A Dance of the Forests

A Dance of the Forests Literary Elements

Genre

Drama

Language

Nigerian/English

Setting and Context

A clearing in the forest and the palace of Mata Kharibu

Narrator and Point of View

No narrator

Tone and Mood

Serious, Dramatic, Symbolic, Ritualistic, Magical

Protagonist and Antagonist

Protagonists are Dead Man and Dead Woman.

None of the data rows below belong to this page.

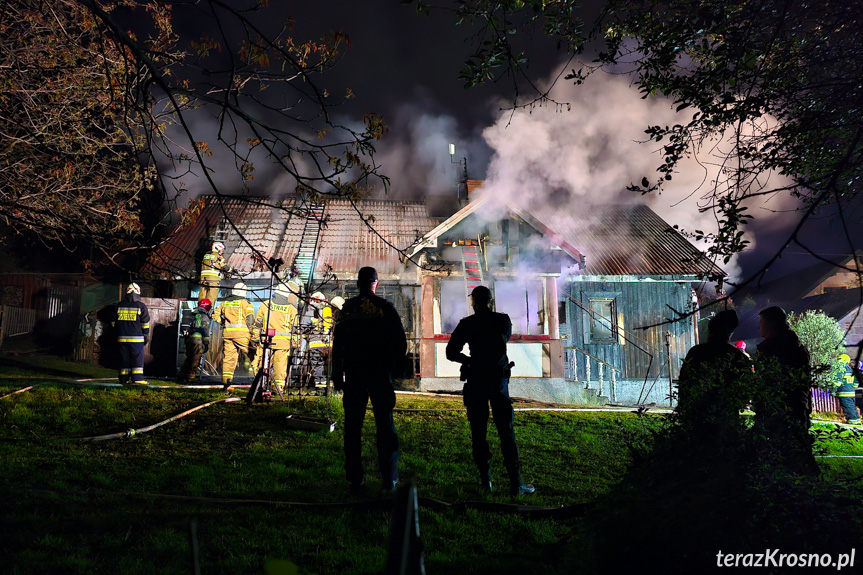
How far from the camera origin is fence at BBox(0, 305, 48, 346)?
1597 cm

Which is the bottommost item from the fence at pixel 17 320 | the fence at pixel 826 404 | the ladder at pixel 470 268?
the fence at pixel 826 404

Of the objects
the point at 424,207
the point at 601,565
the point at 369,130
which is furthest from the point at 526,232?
the point at 601,565

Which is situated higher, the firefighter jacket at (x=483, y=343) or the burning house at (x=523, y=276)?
the burning house at (x=523, y=276)

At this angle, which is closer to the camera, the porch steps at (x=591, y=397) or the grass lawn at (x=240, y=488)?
the grass lawn at (x=240, y=488)

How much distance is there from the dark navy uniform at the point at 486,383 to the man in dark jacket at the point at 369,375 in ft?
2.49

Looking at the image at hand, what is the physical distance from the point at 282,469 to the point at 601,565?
153 inches

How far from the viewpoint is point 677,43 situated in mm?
4641

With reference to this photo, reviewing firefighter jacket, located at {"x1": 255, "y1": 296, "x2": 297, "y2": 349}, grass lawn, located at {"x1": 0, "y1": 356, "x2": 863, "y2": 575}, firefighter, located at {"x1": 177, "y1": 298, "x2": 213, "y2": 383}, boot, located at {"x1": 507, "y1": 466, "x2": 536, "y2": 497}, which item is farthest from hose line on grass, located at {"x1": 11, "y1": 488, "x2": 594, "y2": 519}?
firefighter, located at {"x1": 177, "y1": 298, "x2": 213, "y2": 383}

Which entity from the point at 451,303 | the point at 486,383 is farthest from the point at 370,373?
the point at 451,303

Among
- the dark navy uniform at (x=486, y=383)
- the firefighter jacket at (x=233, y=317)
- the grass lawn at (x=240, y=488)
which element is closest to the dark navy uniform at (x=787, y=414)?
the grass lawn at (x=240, y=488)

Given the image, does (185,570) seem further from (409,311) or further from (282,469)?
(409,311)

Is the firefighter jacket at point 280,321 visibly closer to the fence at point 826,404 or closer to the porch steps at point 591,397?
the porch steps at point 591,397

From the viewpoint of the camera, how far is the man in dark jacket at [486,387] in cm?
503

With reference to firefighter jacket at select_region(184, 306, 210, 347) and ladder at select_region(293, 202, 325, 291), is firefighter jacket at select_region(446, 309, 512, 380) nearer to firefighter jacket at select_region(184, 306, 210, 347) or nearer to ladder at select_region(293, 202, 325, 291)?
firefighter jacket at select_region(184, 306, 210, 347)
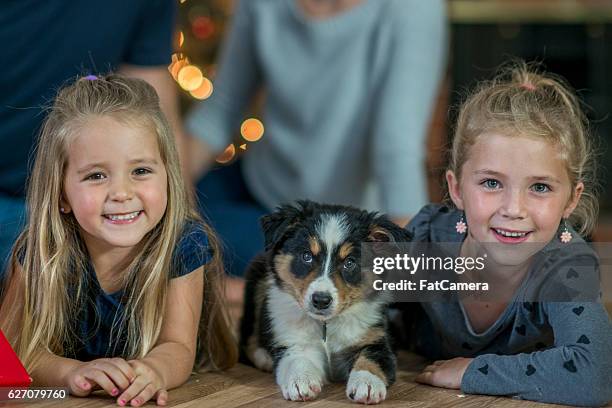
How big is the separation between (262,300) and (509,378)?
16.9 inches

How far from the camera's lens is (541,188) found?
1.48 meters

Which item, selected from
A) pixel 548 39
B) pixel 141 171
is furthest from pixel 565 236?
pixel 548 39

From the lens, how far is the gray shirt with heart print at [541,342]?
142 centimetres

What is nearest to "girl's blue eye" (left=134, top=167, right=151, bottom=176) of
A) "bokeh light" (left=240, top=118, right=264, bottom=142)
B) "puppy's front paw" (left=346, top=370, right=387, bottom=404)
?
"puppy's front paw" (left=346, top=370, right=387, bottom=404)

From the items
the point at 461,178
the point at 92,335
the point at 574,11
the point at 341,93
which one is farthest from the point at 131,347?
the point at 574,11

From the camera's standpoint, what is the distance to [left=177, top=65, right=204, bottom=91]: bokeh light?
144 inches

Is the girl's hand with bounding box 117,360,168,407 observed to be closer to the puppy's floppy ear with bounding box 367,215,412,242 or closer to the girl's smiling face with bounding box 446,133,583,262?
the puppy's floppy ear with bounding box 367,215,412,242

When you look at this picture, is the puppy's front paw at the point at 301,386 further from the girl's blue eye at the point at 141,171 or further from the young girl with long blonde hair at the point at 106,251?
the girl's blue eye at the point at 141,171

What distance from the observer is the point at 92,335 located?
1591mm

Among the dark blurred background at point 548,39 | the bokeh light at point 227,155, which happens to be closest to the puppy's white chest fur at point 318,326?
the bokeh light at point 227,155

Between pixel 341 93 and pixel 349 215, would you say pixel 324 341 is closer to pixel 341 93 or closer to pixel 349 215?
pixel 349 215

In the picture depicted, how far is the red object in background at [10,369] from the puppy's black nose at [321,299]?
1.47ft

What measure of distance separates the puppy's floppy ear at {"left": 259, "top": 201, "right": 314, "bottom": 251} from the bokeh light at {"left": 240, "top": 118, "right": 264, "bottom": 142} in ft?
5.02

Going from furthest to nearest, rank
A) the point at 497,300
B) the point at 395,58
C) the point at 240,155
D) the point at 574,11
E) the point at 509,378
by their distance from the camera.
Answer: the point at 574,11 < the point at 240,155 < the point at 395,58 < the point at 497,300 < the point at 509,378
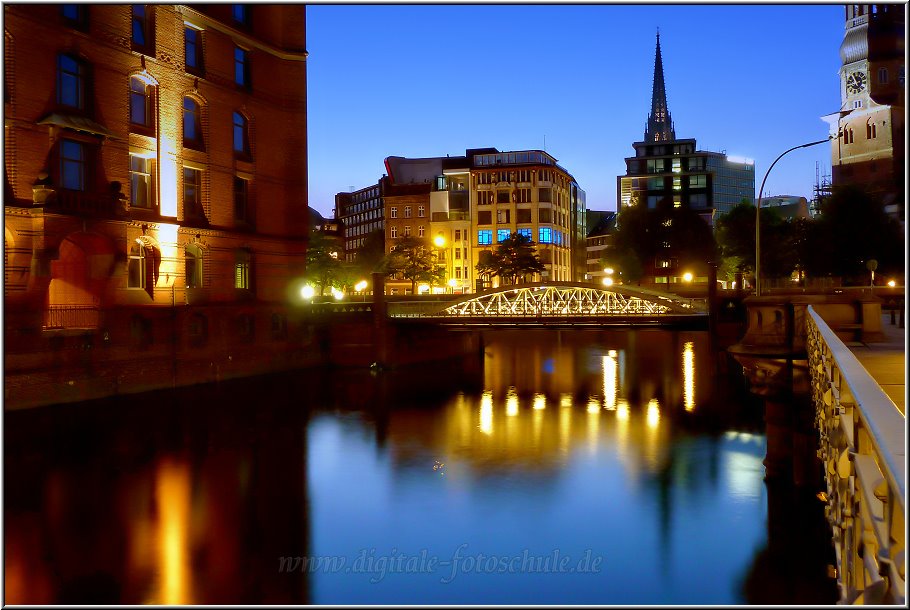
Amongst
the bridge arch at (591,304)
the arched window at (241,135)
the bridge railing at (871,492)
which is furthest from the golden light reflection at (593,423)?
the arched window at (241,135)

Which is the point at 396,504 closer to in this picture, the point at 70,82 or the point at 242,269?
the point at 70,82

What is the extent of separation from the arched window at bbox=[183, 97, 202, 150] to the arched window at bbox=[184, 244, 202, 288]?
5.26 meters

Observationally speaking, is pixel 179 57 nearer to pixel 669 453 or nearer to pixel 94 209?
pixel 94 209

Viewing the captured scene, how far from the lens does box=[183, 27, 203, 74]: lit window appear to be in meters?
37.8

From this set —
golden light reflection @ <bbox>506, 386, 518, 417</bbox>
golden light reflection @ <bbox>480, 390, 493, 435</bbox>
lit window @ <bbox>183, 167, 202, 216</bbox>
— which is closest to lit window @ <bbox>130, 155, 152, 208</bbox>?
lit window @ <bbox>183, 167, 202, 216</bbox>

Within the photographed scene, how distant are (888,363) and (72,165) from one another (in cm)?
3034

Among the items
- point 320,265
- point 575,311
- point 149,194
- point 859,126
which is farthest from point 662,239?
point 149,194

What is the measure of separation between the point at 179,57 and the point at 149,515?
25.2 metres

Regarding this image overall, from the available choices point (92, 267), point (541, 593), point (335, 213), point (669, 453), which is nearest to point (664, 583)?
point (541, 593)

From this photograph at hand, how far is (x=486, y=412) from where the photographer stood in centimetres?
3766

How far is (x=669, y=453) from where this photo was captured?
2786 centimetres

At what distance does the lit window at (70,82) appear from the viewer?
100ft

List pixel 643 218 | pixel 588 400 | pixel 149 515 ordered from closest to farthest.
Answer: pixel 149 515 < pixel 588 400 < pixel 643 218

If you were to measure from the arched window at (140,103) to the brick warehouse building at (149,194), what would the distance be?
73mm
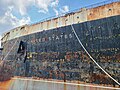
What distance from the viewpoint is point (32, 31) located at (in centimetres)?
1523

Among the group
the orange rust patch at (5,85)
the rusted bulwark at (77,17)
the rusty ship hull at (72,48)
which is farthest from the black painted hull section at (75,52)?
the orange rust patch at (5,85)

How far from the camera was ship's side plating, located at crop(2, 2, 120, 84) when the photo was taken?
894 centimetres

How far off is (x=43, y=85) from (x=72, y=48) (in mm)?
3599

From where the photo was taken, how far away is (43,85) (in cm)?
1242

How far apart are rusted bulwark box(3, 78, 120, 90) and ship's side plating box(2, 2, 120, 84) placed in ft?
1.15

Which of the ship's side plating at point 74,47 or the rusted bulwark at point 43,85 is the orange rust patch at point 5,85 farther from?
the ship's side plating at point 74,47

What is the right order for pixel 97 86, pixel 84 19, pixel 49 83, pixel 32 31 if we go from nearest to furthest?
pixel 97 86 → pixel 84 19 → pixel 49 83 → pixel 32 31

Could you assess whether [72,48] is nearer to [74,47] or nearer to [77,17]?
[74,47]

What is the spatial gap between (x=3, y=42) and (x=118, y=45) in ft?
50.3

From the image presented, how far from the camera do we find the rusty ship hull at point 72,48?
8.94 metres

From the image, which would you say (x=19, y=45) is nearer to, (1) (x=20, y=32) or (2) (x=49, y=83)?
(1) (x=20, y=32)

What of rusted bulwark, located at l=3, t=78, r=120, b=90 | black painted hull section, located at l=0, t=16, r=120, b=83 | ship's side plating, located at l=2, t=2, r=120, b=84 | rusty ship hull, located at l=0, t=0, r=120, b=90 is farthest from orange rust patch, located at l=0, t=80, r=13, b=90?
black painted hull section, located at l=0, t=16, r=120, b=83

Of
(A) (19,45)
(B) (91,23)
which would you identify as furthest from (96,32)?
(A) (19,45)

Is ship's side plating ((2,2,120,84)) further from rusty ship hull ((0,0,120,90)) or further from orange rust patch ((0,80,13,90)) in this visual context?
orange rust patch ((0,80,13,90))
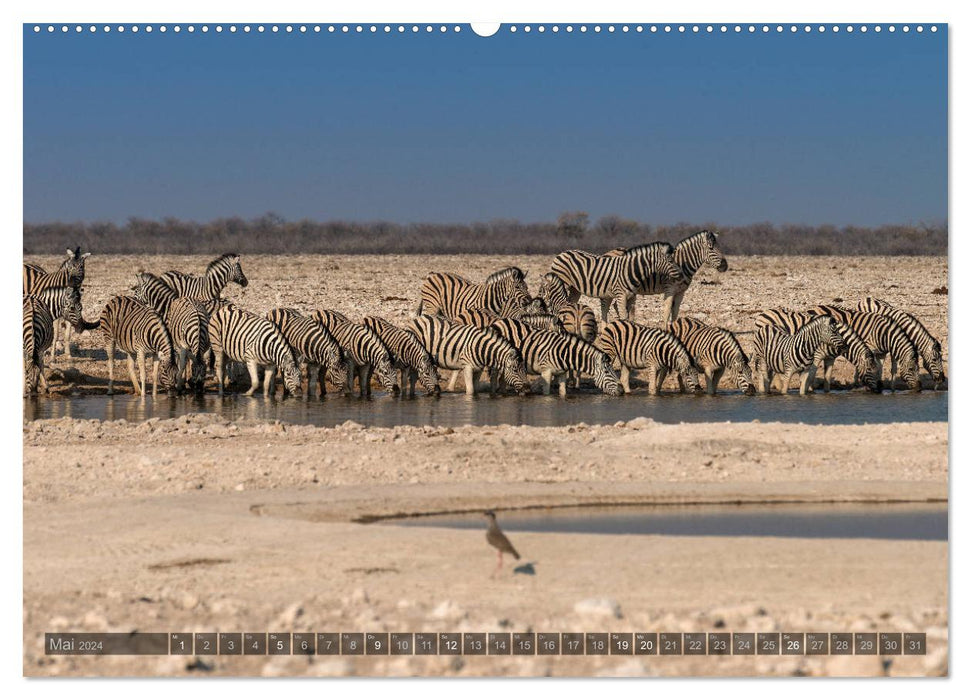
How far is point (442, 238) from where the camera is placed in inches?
2346

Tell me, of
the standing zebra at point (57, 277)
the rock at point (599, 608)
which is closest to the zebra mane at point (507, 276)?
the standing zebra at point (57, 277)

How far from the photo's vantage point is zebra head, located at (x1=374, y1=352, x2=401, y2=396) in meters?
23.1

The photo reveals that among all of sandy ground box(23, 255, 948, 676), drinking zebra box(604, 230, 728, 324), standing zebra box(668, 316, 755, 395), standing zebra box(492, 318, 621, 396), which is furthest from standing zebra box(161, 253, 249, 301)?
sandy ground box(23, 255, 948, 676)

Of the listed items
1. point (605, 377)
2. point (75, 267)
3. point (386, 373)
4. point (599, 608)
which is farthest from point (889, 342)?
point (599, 608)

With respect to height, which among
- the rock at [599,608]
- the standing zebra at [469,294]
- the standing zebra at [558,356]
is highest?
the standing zebra at [469,294]

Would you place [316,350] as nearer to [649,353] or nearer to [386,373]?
[386,373]

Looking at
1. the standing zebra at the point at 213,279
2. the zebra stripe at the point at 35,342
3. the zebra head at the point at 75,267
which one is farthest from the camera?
the standing zebra at the point at 213,279

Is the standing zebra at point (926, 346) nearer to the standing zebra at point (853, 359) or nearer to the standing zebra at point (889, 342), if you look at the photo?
the standing zebra at point (889, 342)

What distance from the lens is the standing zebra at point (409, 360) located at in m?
23.3

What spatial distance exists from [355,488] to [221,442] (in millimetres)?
2958

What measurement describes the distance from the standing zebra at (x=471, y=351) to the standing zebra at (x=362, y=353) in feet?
2.58

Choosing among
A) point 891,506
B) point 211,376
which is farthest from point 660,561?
point 211,376

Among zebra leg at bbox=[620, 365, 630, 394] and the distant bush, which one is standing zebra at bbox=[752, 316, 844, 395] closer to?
zebra leg at bbox=[620, 365, 630, 394]

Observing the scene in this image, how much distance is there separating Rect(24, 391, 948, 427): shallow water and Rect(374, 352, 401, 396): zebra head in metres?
0.19
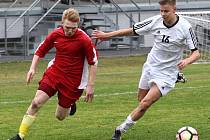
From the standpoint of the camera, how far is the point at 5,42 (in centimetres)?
3138

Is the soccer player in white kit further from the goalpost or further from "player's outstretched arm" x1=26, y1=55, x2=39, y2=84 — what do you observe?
the goalpost

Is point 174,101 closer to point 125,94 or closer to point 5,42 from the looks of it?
point 125,94

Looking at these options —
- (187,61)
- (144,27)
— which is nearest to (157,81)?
(187,61)

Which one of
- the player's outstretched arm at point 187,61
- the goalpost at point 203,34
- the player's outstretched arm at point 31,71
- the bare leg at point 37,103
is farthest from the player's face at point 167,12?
the goalpost at point 203,34

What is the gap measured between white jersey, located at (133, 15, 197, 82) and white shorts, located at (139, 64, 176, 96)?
37 mm

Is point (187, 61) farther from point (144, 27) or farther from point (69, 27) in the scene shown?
point (69, 27)

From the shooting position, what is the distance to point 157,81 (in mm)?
11250

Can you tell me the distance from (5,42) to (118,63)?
A: 5.14 metres

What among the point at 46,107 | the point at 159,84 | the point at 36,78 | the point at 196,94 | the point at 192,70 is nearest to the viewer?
the point at 159,84

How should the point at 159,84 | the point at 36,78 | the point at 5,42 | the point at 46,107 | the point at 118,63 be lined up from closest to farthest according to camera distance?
the point at 159,84
the point at 46,107
the point at 36,78
the point at 118,63
the point at 5,42

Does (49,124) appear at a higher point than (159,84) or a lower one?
lower

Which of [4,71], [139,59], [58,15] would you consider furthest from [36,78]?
[58,15]

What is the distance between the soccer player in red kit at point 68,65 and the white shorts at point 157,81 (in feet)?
2.82

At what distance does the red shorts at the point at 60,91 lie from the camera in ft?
36.4
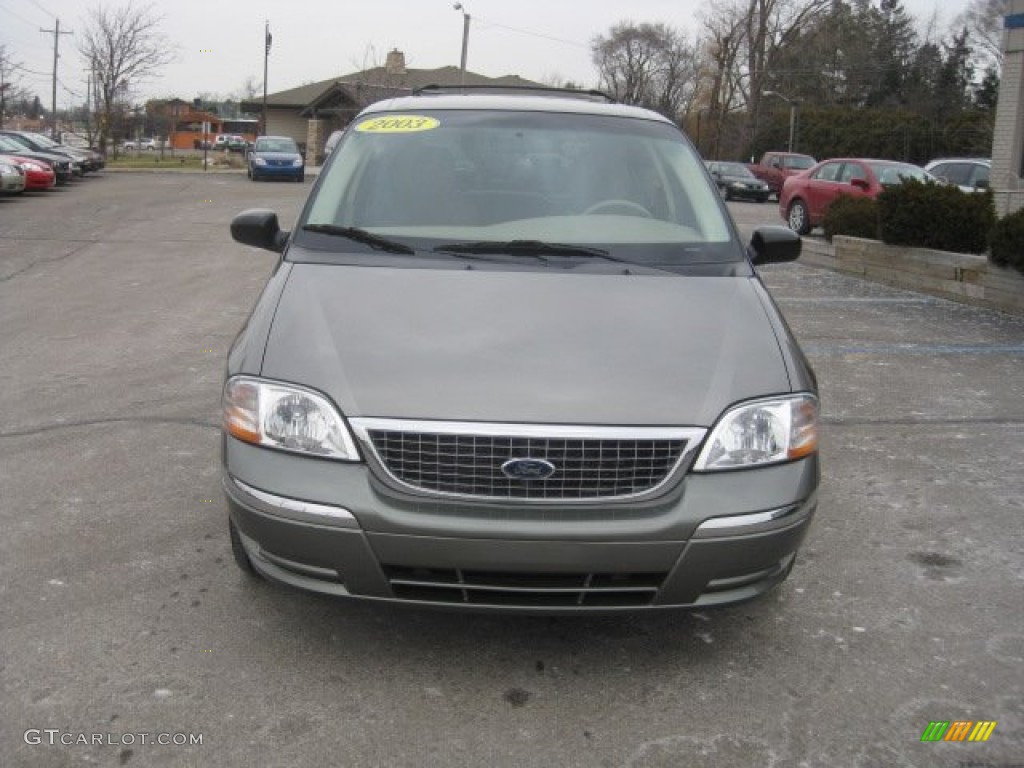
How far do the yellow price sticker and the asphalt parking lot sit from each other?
1835 mm

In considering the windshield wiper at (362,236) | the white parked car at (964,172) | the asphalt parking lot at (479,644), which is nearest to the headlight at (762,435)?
the asphalt parking lot at (479,644)

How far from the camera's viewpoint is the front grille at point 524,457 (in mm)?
2996

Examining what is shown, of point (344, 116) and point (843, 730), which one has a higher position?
point (344, 116)

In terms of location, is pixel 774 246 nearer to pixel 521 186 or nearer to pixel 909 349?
pixel 521 186

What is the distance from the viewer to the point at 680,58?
256 ft

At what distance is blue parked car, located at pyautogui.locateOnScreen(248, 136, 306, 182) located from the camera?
35.8 meters

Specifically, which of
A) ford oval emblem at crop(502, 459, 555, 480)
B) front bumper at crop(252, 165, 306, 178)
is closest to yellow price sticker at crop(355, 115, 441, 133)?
ford oval emblem at crop(502, 459, 555, 480)

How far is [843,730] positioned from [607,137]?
8.94 feet

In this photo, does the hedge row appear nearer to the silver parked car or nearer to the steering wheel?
the steering wheel

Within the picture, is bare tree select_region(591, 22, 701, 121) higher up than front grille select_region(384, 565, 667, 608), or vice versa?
bare tree select_region(591, 22, 701, 121)

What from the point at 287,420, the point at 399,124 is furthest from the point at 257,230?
the point at 287,420

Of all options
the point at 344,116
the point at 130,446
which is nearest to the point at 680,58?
the point at 344,116

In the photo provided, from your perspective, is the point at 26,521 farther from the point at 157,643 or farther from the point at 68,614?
the point at 157,643

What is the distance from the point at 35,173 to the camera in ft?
79.1
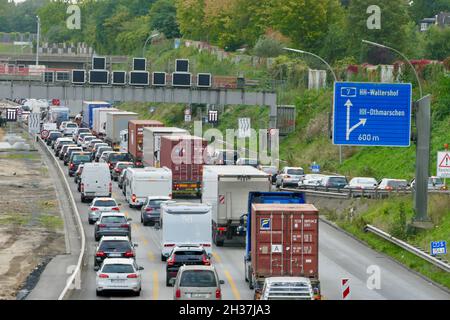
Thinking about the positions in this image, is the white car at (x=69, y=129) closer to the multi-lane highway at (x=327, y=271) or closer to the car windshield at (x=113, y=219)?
the multi-lane highway at (x=327, y=271)

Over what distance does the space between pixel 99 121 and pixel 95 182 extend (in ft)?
153

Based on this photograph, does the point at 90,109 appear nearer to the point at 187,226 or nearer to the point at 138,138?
the point at 138,138

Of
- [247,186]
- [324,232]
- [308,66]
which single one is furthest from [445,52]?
[247,186]

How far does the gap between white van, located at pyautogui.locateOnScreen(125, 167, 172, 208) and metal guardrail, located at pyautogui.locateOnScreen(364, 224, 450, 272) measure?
11.4 meters

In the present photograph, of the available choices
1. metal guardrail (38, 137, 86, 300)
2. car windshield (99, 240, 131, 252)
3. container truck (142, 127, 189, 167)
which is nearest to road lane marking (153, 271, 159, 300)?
car windshield (99, 240, 131, 252)

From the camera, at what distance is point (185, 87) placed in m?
95.3

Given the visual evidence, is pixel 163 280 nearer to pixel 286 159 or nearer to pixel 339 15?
pixel 286 159

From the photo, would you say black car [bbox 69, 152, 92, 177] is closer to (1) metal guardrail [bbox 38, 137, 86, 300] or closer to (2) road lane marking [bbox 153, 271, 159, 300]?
(1) metal guardrail [bbox 38, 137, 86, 300]

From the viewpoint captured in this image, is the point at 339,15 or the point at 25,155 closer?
the point at 25,155

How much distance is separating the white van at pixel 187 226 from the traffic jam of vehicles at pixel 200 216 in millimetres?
35

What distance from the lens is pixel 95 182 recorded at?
6662 centimetres

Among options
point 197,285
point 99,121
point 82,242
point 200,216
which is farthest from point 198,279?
point 99,121

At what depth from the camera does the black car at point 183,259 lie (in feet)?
124
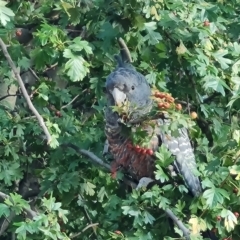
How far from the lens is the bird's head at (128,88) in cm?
452

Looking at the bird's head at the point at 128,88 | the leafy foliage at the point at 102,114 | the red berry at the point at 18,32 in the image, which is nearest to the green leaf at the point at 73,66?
the leafy foliage at the point at 102,114

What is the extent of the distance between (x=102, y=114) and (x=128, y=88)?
1.18ft

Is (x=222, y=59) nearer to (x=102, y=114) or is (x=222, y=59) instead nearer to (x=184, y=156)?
(x=184, y=156)

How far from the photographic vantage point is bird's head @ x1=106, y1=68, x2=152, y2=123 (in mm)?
4516

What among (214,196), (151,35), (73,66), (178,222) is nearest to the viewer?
(214,196)

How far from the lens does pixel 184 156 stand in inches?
183

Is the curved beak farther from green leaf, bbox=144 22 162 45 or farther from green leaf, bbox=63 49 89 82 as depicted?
green leaf, bbox=63 49 89 82

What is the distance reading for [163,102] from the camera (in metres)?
3.52

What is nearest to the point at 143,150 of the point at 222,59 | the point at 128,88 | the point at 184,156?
the point at 184,156

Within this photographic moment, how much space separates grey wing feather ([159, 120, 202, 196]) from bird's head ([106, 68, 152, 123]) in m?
0.29

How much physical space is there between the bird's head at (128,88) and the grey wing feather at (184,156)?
0.29 meters

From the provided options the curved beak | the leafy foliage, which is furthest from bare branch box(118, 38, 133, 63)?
the curved beak

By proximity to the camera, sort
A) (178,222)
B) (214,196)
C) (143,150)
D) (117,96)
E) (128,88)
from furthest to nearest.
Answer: (128,88), (117,96), (143,150), (178,222), (214,196)

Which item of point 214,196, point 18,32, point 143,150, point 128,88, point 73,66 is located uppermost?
point 73,66
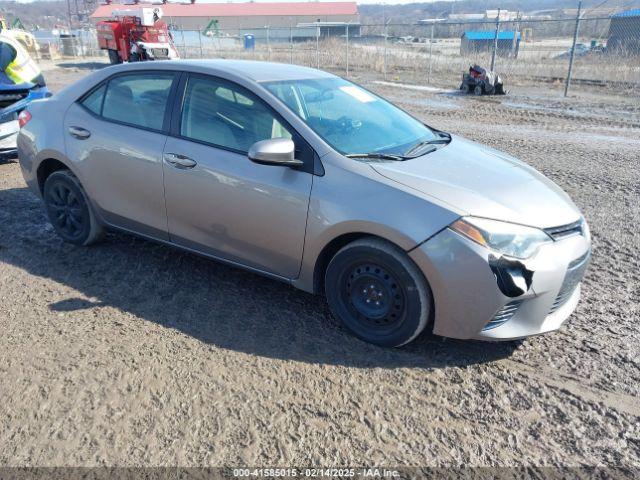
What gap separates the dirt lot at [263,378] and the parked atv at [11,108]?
301 cm

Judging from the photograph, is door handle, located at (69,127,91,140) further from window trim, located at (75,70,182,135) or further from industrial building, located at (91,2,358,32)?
industrial building, located at (91,2,358,32)

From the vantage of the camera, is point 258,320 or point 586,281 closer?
point 258,320

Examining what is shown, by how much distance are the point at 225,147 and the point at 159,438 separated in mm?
1958

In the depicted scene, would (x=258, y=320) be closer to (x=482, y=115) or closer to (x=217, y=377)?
(x=217, y=377)

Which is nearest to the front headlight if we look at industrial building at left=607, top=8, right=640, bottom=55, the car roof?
the car roof

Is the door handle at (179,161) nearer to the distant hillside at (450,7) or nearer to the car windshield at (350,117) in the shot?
the car windshield at (350,117)

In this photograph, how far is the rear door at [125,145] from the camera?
13.1 feet

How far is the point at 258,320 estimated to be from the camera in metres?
3.62

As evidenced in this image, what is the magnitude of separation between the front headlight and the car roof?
185 centimetres

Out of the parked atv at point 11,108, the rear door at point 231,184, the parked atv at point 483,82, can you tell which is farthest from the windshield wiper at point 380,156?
the parked atv at point 483,82

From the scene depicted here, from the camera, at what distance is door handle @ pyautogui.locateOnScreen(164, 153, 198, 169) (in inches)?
148

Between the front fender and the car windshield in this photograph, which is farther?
the car windshield

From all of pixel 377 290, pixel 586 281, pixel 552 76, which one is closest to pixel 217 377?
pixel 377 290

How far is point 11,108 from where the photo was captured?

Antagonists are Demoke, Rola, Adenebi, Agborkeo

Major Conflict

Dead Man and Dead Woman have been brought to the land of the living in order to have their account of their abuse and deaths heard, so that the mortals who inflicted that corruption and abuse will atone and be brought to justice.

Climax

The climax occurs when Demoke returns the child to the Dead Woman and everyone leaves the stage.

Foreshadowing

The rising of the Dead Man and Woman foreshadows that someone has killed them as they ask for their case to be heard.

Understatement

Allusions

The play makes allusions to Nigerian history, traditional Yoruba performance and ritual.

Imagery

The dance that takes place in the welcoming of the dead includes some vivid imagery.

Paradox

The four mortals carry their pasts with them in spite of no longer bearing the identities of their former lives.

Parallelism

All of the mortals are parallels to their former selves.

Personification

During the welcoming of the dead, various elements of nature come to life and speak from the perspective of the natural world.

Use of Dramatic Devices

Solinka's use of both prose and verse allows the form of the play to move from reality to a more heightened state which is necessary to illuminate the spiritual, more abstract elements in the play.